[Scraped caption text data]
[Start of Attachment]

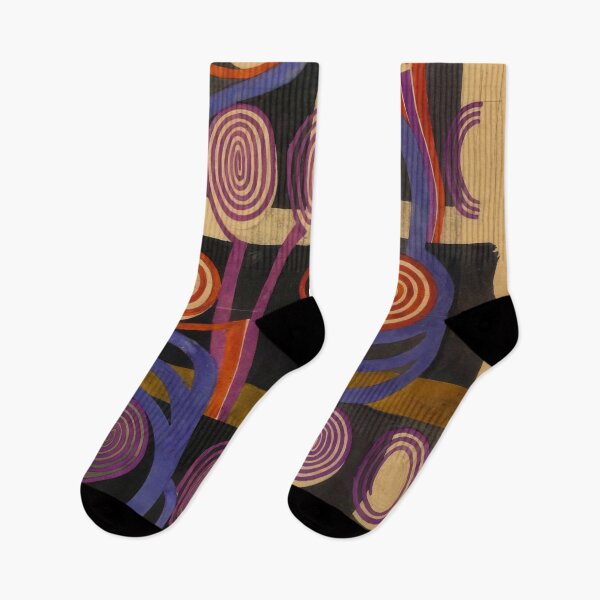 Item preview, Charles Rennie Mackintosh designed and sold by Art-KaBoom.
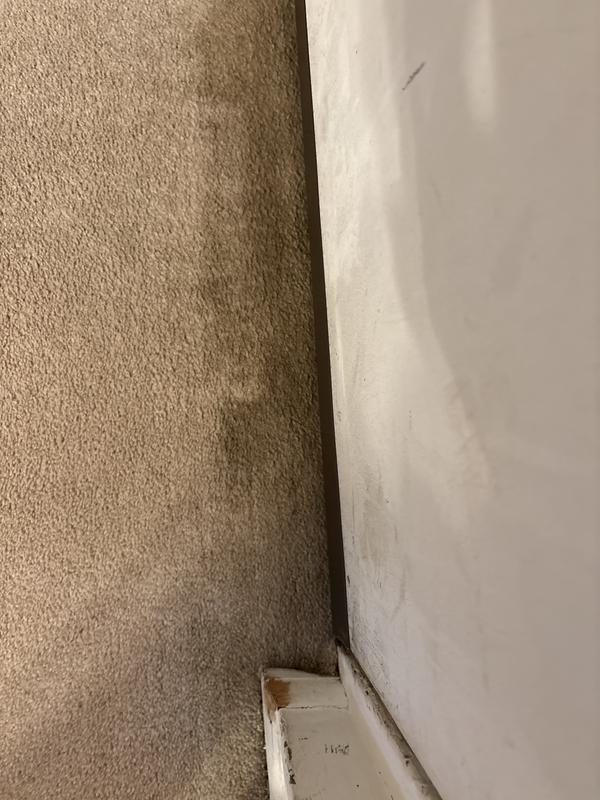 You can see the before and after here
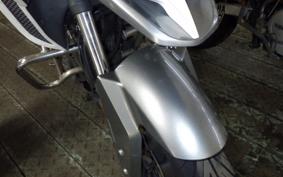 HONDA CB190X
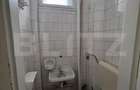 Oportunitate rară! 4 camere, 106 mp, tavan înalt, garaj, zona Parcul Central - 9
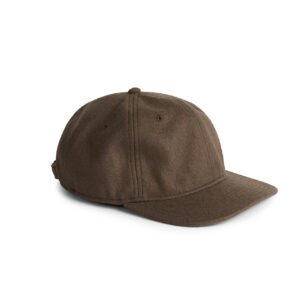 Bates Cap - 1113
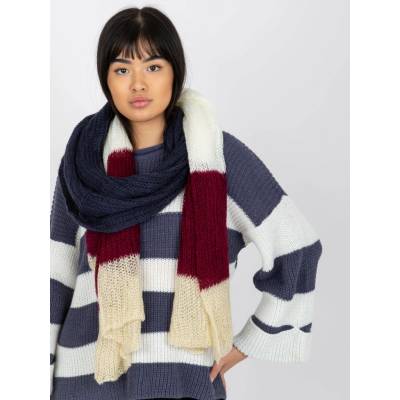 Factory Price AT-SZ-LM72271.94-ecru 2016103305315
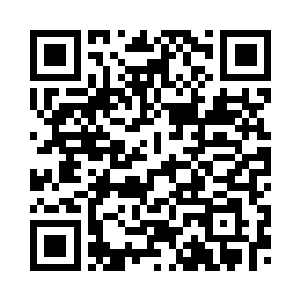 便可以完成修真练气的入门了……二维码生成
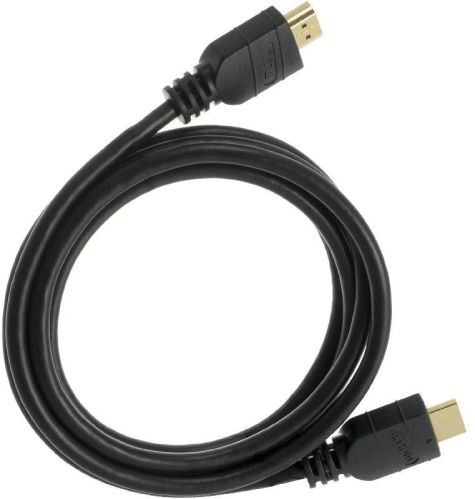 Mx/vision HDMI Cables, For Home, Offices, Feature : Crack Free, High Ductility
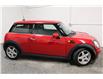 2010 MINI Cooper Base (Stk: U78023-FB) in Edmonton - Image 2 of 19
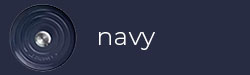 Navy LC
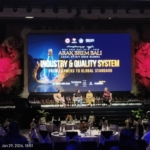 Legalitas Resmi Dipegang Daerah, Arak Bali Masuki Era Industri Terukur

[End of Attachment]

### [Aim of the exercise]
Lay out every caption line in the material as a numbered list. Skip any blank lines and leave the pictures out.

### [Expected output]
1.  Item preview, Charles Rennie Mackintosh designed and sold by Art-KaBoom.
2.  You can see the before and after here
3.  HONDA CB190X
4.  Oportunitate rară! 4 camere, 106 mp, tavan înalt, garaj, zona Parcul Central - 9
5.  Bates Cap - 1113
6.  Factory Price AT-SZ-LM72271.94-ecru 2016103305315
7.  便可以完成修真练气的入门了……二维码生成
8.  Mx/vision HDMI Cables, For Home, Offices, Feature : Crack Free, High Ductility
9.  2010 MINI Cooper Base (Stk: U78023-FB) in Edmonton - Image 2 of 19
10.  Navy LC
11.  Legalitas Resmi Dipegang Daerah, Arak Bali Masuki Era Industri Terukur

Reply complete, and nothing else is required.